Ben Finkbeiner was the coach’s kid.
When Ben was in third grade, his father, Jerry, coached at Southern Nazarene University. As Jerry oversaw the Redskin’s practices, Ben would hang on his father’s pants pocket as the two marched around the court. He observed the schemes and the systems. The rotations and plays. The defensive and offensive gameplans.
When asked, and even when not, Ben would offer his own coaching advice from time to time.
“One of my earliest memories was at SNU,” Jerry Finkbeiner said. “He was pretty young, but he sat on the bench with me then. I remember there was a couple times during games when he would say, ‘Dad, that’s the wrong sub to make,’ or ‘You should run this play.’”
To this day, Ben still offers the same kind of advice, but now he does it as Jerry’s assistant coach at Utah State University.
Over the years, the two have grown accustomed to sharing the same sideline.
At Jerry’s third head-coaching stop — Oral Roberts University — the bench discussions that initially began in Ben’s childhood, proved to be crucial.
In Tulsa, Oklahoma, Ben had assumed the director of basketball operations position for the Golden Eagles’ women’s basketball team, the very same team his father now coached.

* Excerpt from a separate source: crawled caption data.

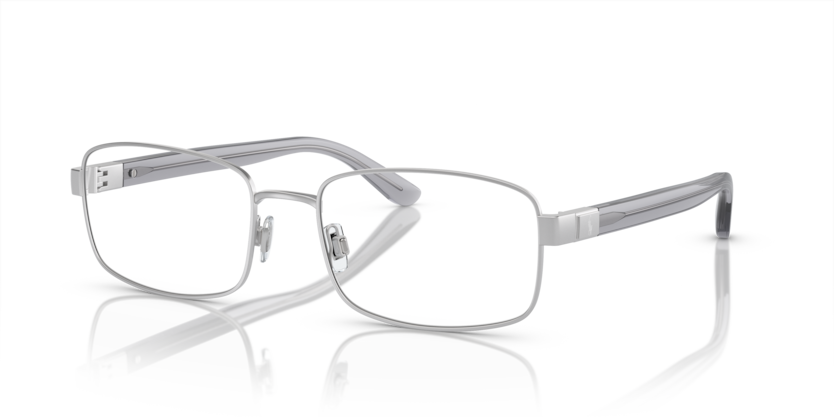  clear/semishiny silver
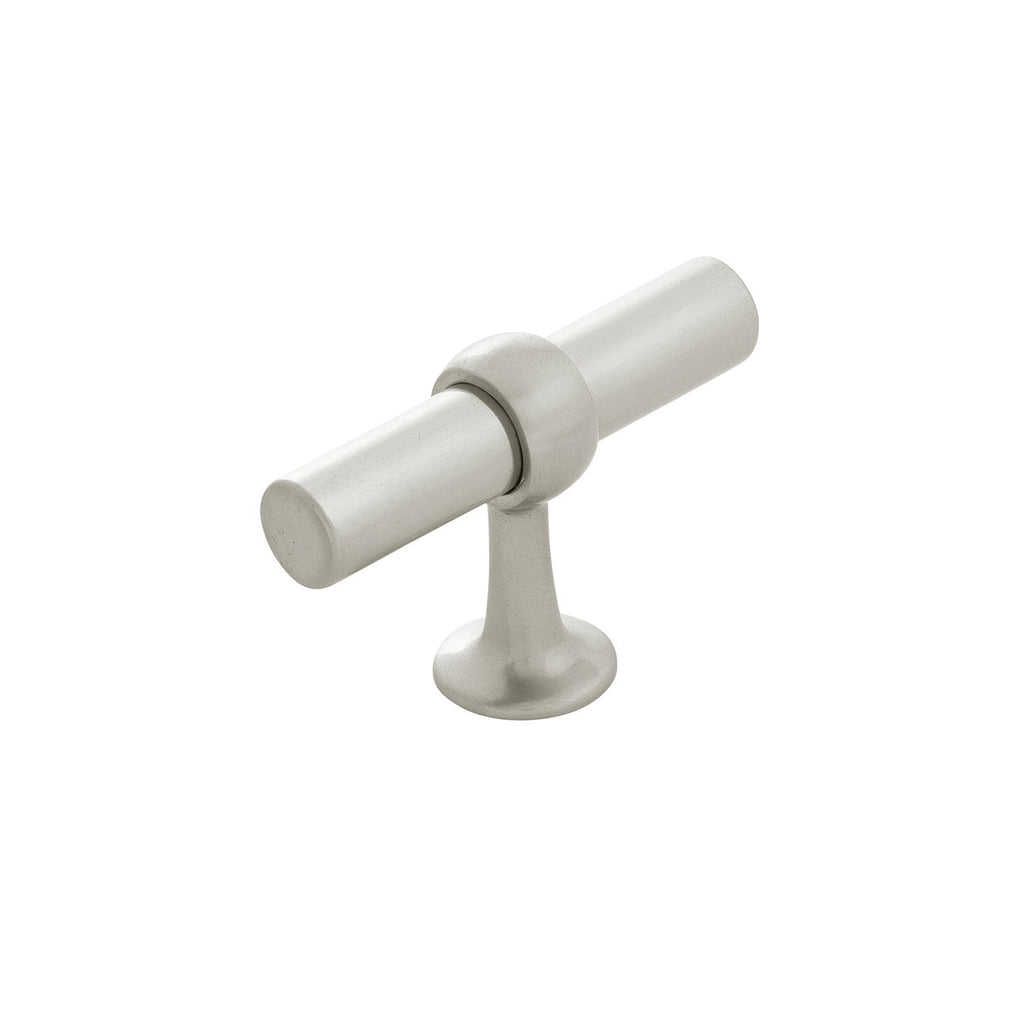 Ostia T-Knob 2-1/2 Inch X 13/16 Inch Satin Nickel Finish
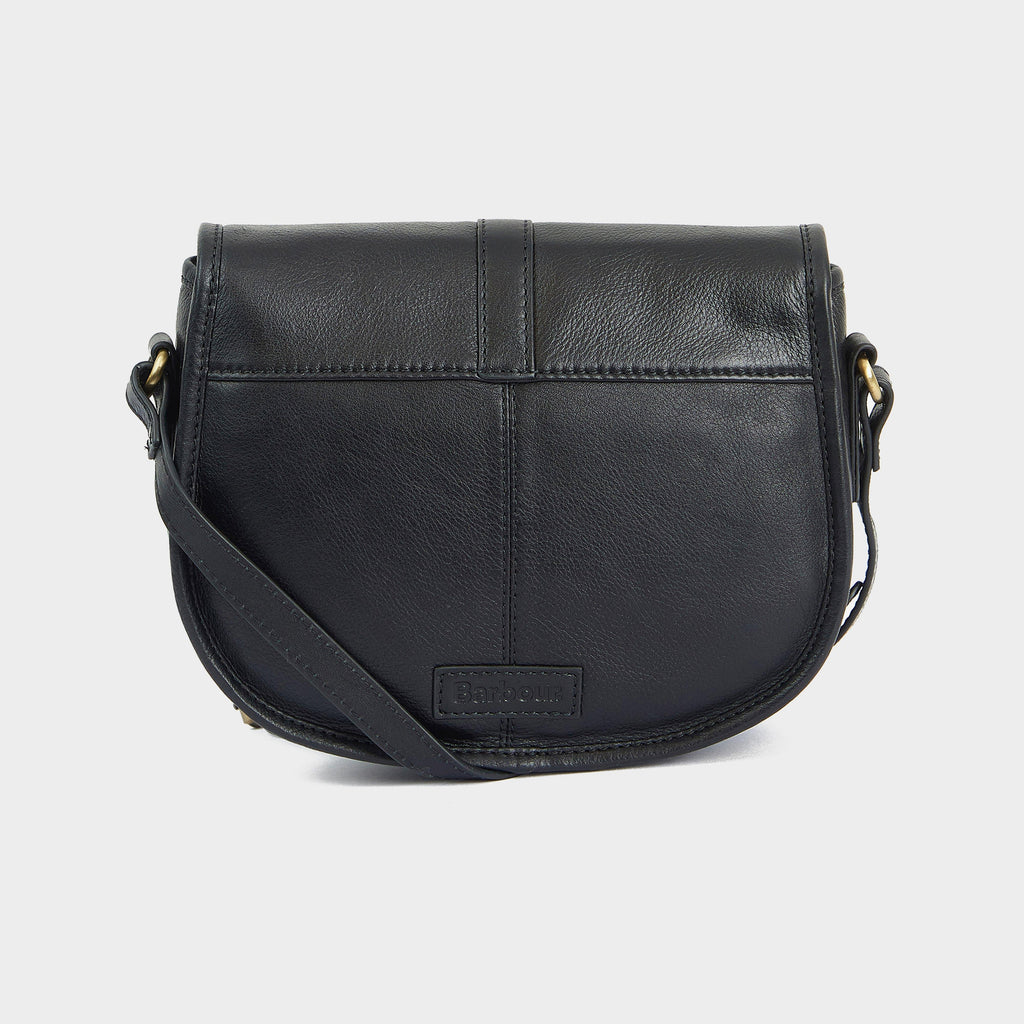 Womens Laire Medium Saddle Bag Classic Black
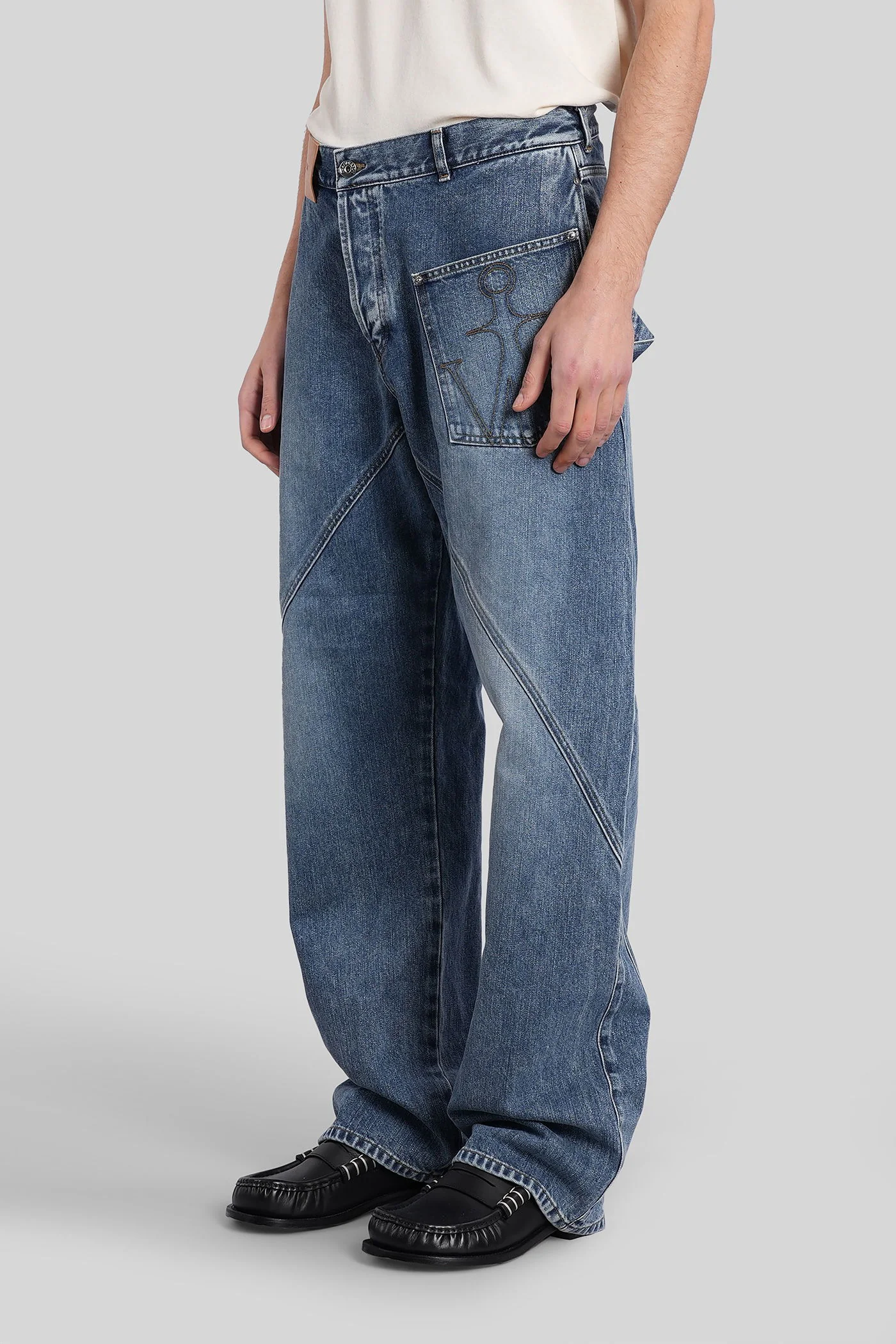 Jeans in blue denim - Image 4
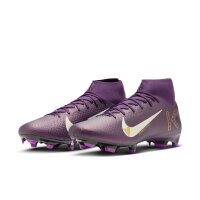 Nike Mercurial Air Zoom Superfly 10 Academy Mbappe FG Fußballschuh violett/gold 40,5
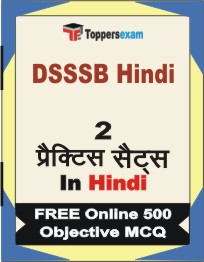 DSSSB Hindi Exam Book in Hindi - Question Paper / Practice Set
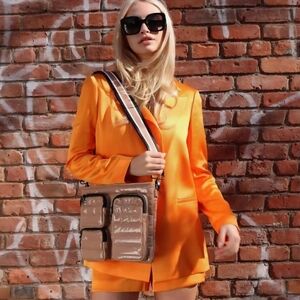 THINK ROYLN Tan Crossbody Bag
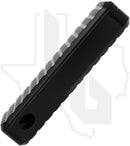 Rivery Manufacturing Zero ZERO-M-OTF-G-6061-BLACK - Black Aluminum, Grenade Milling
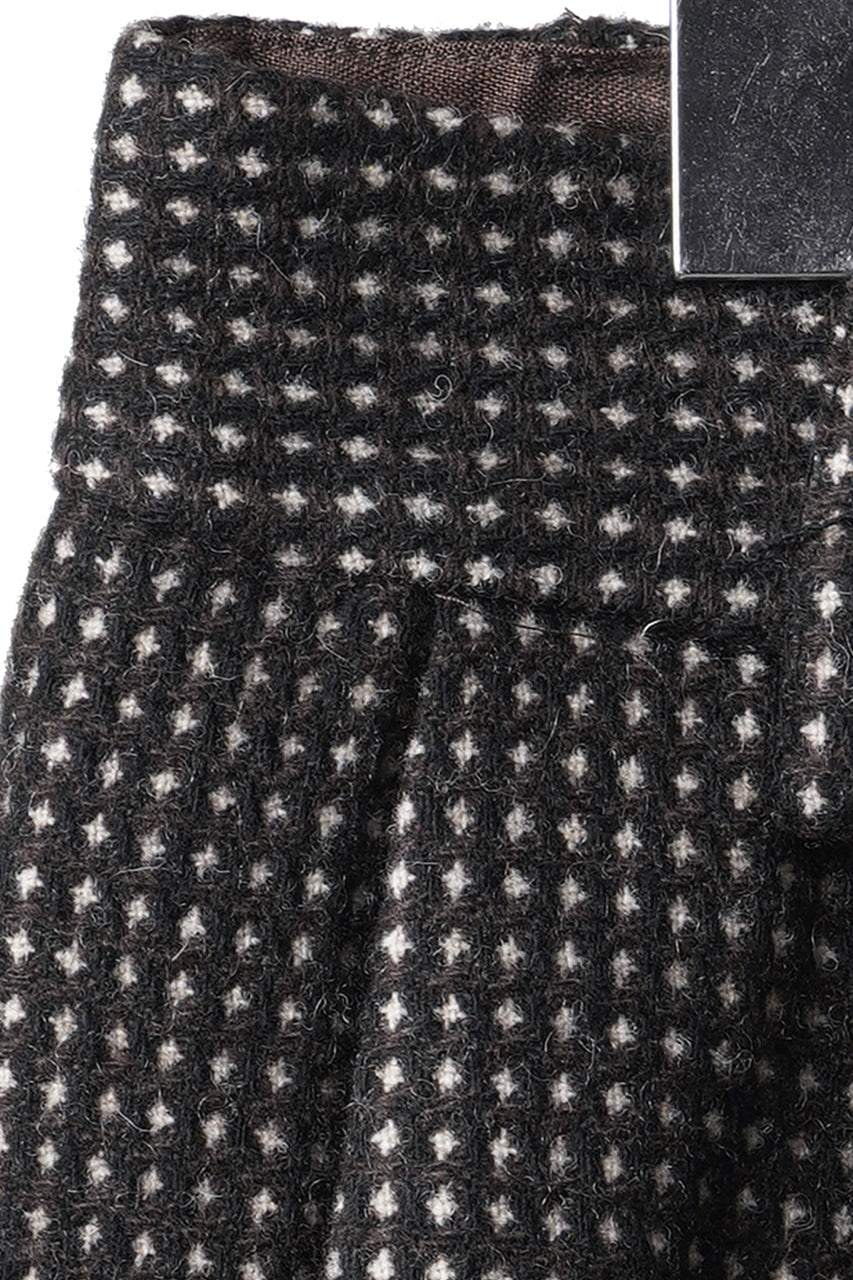 画像をギャラリービューアに読み込む, A TENTATIVE ATELIER exclusive Gale PLEAT WOOLEN PAINTER'S PANTS (DARK BROWN)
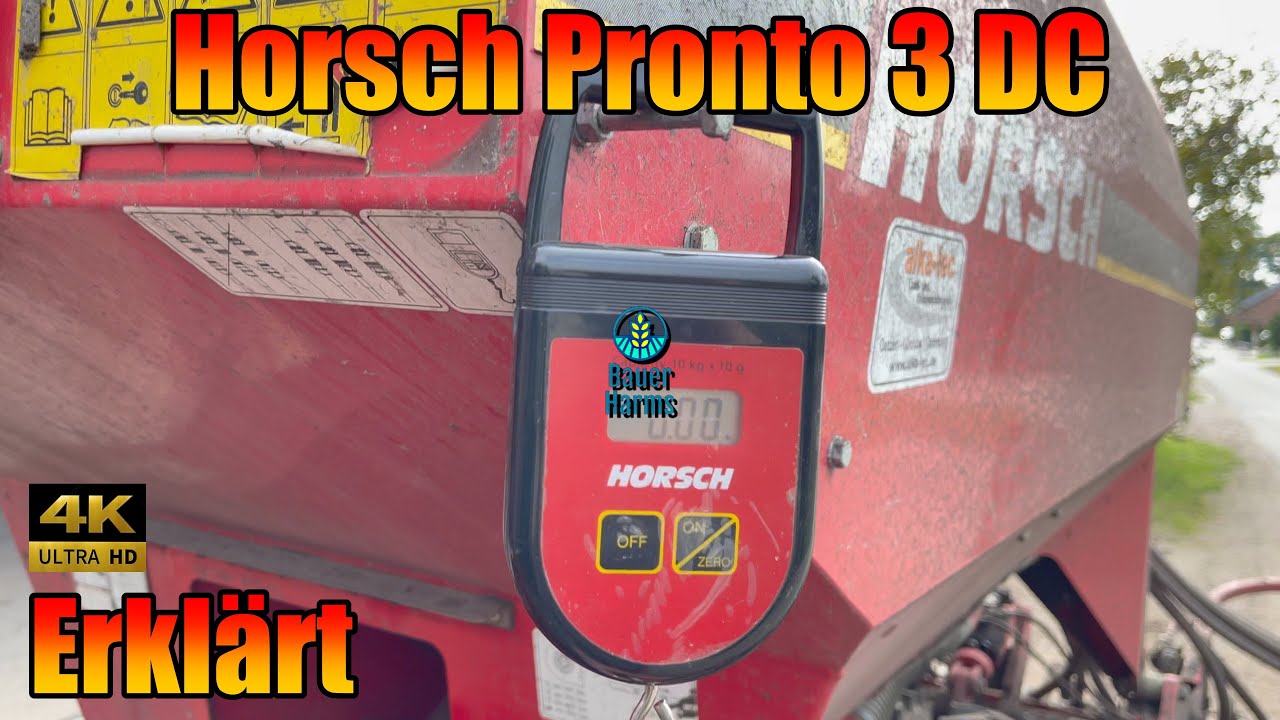 Bauer Harms erklärt Horsch Pronto 3 DC aus 2009 Teil 2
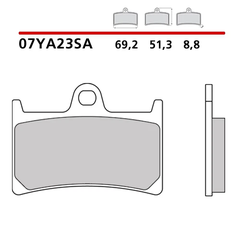 Bố thắng trước Brembo 07YA23 Yamaha R1/R6/MT09/MT10/XSR900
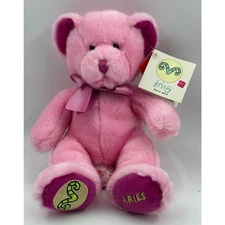 Star Scopes ARIES Russ Berrie & Co Teddy Bear - New W/Tags 10"
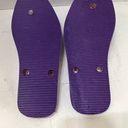 Daisy  Women's Flip Flop Wedged Heel Sandals Two-tone‎ Purple Size 10 Photo 3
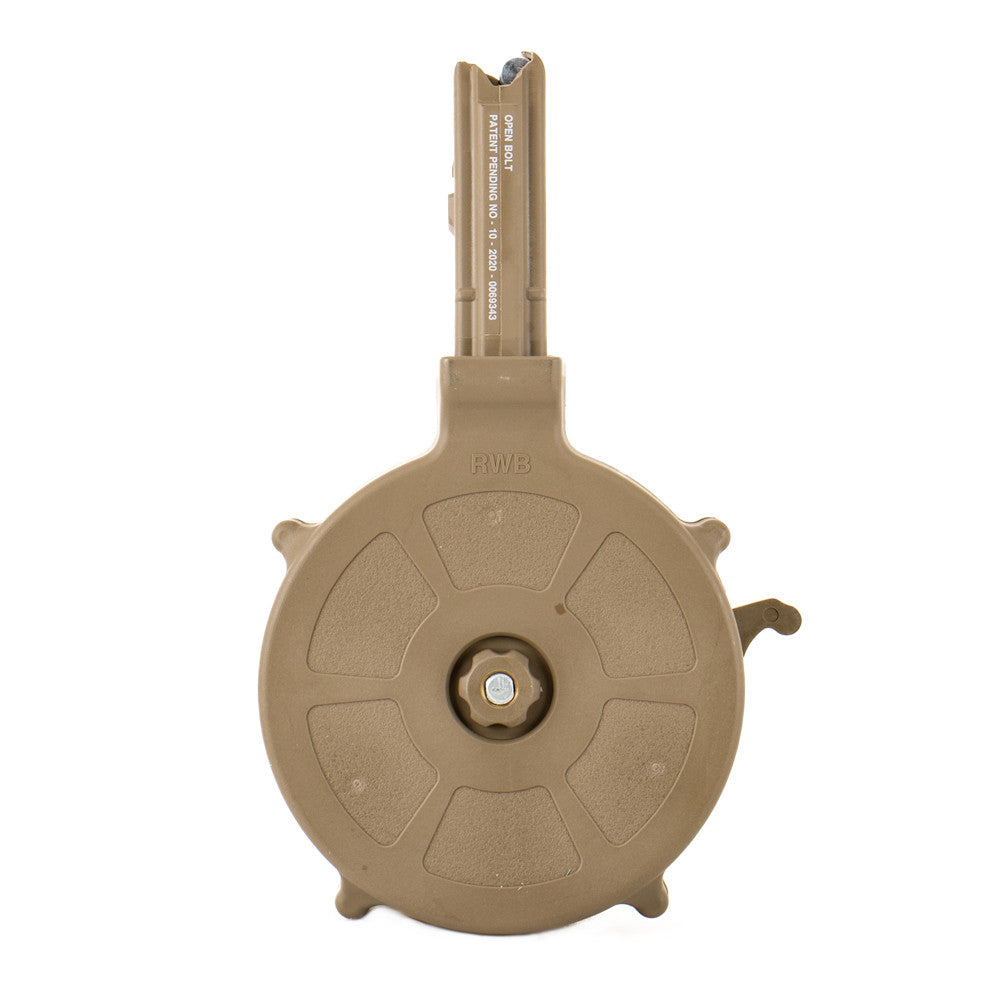 RWB AR-15 / M16 50rd Drum Magazine .223/5.56 - Black/OD Green/Tan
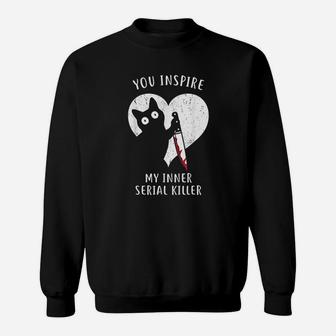 Funny Cat In Heart You Inspire Me Gifts For Cat Lovers Sweatshirt | Crazezy CA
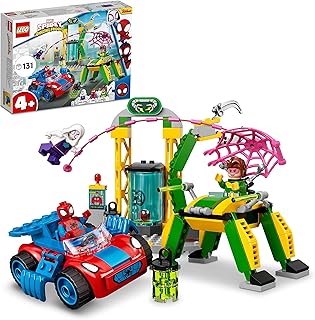 Lego® marvel spidey et ses incroyables amis spider-man dans doc auxiliaire 10783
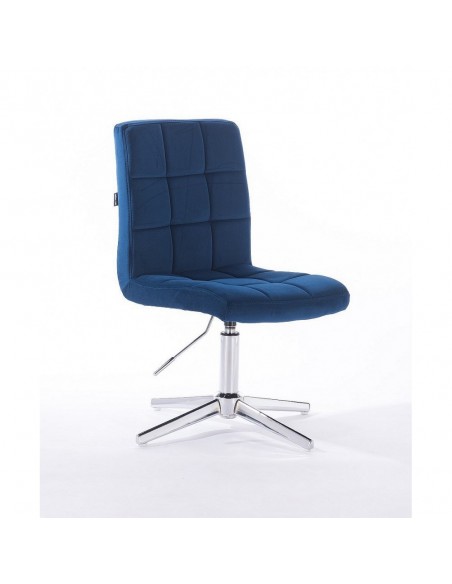 Hroove Salon Chair -  Blue Velour Bella Furniture Ireland Dublin BFHR7009CROSS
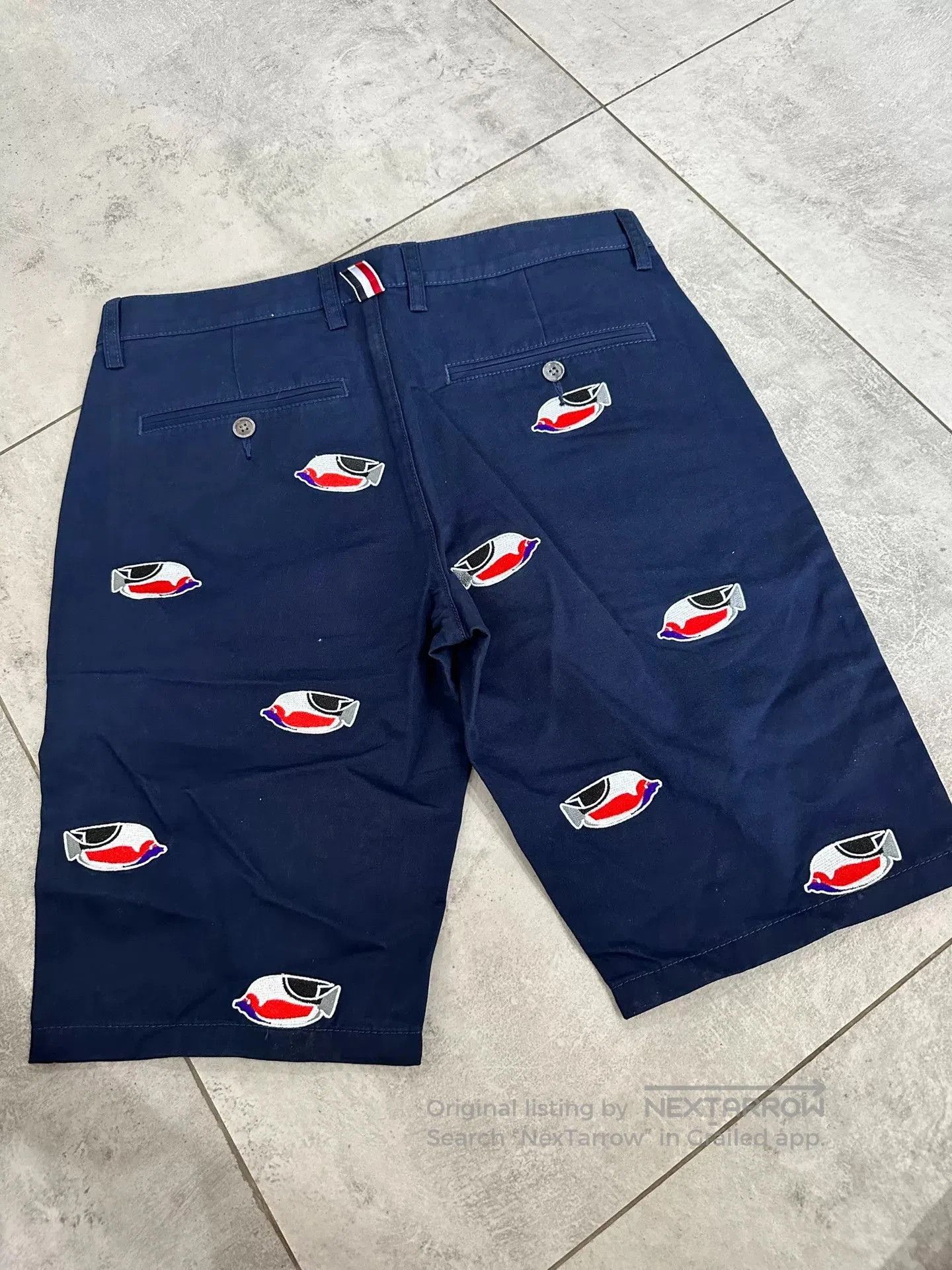 Thom Browne Thom Browne Men's Embroidered Shorts. Size US 32 / EU 48 - 4 Thumbnail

The two now sat on the same bench for Jerry’s first year at the Golden Eagles’ helm. In that year, the team made its first NCAA Tournament appearance in the school’s history.
After graduating from ORU in 2006, Ben went on to the University of Central Oklahoma to earn his master’s degree and work as a graduate assistant for the men’s basketball team there. He then joined the staff at the New Mexico Junior College women’s basketball team where he worked as an assistant coach.
Following his time at NMJC, he spent three seasons at conference opponent to USU, Boise State University. He coached several Broncos to postseason All-Mountain West honors while coaching there. When the job position opened up at Utah State under his father, Ben wasn’t in a position to look for a job, but realized an opportunity greater than a career move for both him and his family.
“There’s no doubt about it,” Ben Finkbeiner said. “I had a great thing going on at Boise State, but it was definitely an opportunity to have my boys here around grandparents and to be able to work with my dad.”
That was 2014, just two years after Jerry was hired as head coach.
“I really appreciate him leaving a really stable situation to come to a program that’s in building stages,” Jerry Finkbeiner said.
John Hartwell, the athletics director of Utah State, sees a rare value in this father-son coaching combination
“While family combinations don’t always work from a coaching perspective,” Hartwell said, “I think their relationship really brings an overall family feel to our women’s basketball program which I think is really helpful.”
The two have found an interesting dynamic in working together, where they are learning from each other’s past coaching opportunities.
For Ben, his father’s temperament has rubbed off on him through the years, which is something he said is priceless.
“Usually your coaching temperament can be set by who you learn from early in your career,” Ben said. “But long before I started my career mine was already set because I have observed him as a coach my whole life.”
Jerry has seen an equally influential difference in his coaching from his son.
“I’m typically a zone guy,” Jerry said. “But I’ve sold out our zone and we’ve committed to man and that’s really a reflection of Ben’s ability to teach it.”
Both of their adjustments seem to be working.
This past season marks the third year the father and son have coached together for Utah State. The team set a new record for most overall and home wins in school history. Jerry said the success they’ve witnessed was in large part due to recruitment — the function overseen by his son.
The Aggies started the season with the youngest roster and starting lineup in the conference. It was comprised of the athletes recruited by Ben Finkbeiner.
“College coaching is all about talent around you, you can only coach-up so much,” Jerry said. “You’ve got to have kids who can make shots and make good decisions. So it’s a testament to the quality of recruiting that Ben has shown leadership in.”
Hartwell said it’s much more than just skill that Ben and the recruitment staff he oversees have brought to the program.
“Ultimately coaches are judged on their wins and losses on the court,” Hartwell said. “But what they’ve been able to do in terms of the high character of young women they’ve recruited into this program is a reflection of the entire staff. I think they’re real assets, not just for Utah State athletics but for Cache Valley as well.”
Between recruitment, individual games, practices and building up a winning program, both Finkbeiners find enough time for family.
When they get together as a family, Jerry said it’s all about the kids. The conversation revolves around the grandkids — as long as the team is winning.
One grandkid in particular — Ben’s oldest son — shows potential to continue to Finkbeiner coaching legacy through a fourth generation.
“He’s kind of like I was as a kid,” Ben said. “He just loves to be at the basketball games and following me around the court.”
Whether or not it will continue into a fourth generation, the time the Finkbeiners have together with the Aggie women’s basketball team is an opportunity of a lifetime, as respected coaches and family, one they’re happy to take while they still have the time.
“I’ve heard that when you’re on your deathbed you don’t wish you made more money, you wish you had spent more time with somebody,” Jerry said. “We both make a living that supports our family, but that’s the value of this living right now — between father and son.”